The only time you can force a competitor to do anything is if they are interfering with an existing contractual relationship that you already possess. In your scenario, this is not the case. The real question this scenario seems to be asking is "how can the government be required to enforce its own regulations" or more likely, "it's own RFP". You posit that the widget materials requirement appears to be statutory or regulatory under your scenario... At least as I read it.
This would more likely be spelled out in the RFP. A request for proposal (RFP) is a solicitation, through a bidding process, by a government agency, municipal, state, or federal, interested in procurement of a commodity, service or valuable asset, to potential suppliers to submit business proposal. This is typically where you find any materials requirements.

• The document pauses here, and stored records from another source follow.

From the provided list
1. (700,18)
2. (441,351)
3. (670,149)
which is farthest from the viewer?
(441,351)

Government procurement law sets forth several requirements to combat against bid rigging with specific oversight mechanisms depending on whether we are discussing local, state or federal contracts. Generally, government agencies do not ignore the requirements that they themselves set forth. These are usually in their bidding procedures and guidelines, such that when they put a job or a contract out for bid ( the RFP), guidelines exist to ensure that the contract award goes to the most qualified, lowest bidder who can meet all requirements of the procurement request. There is oversight built into these strict public procurement laws.
However you seem to suggest, in your hypo, that the government agency is ignoring their own proposal for material requisites, or the regulation that informs those requirements. If this ever occurred, the best you could do is complain first to the head of the agency who put the contract out for bid. If they ignored you and you had legitimate proof their widgets were substandard, you would complain to your government representative for your district, to seek enforcement under whatever statutory or regulatory framework those material requirements would fall under, if not the RFP itself.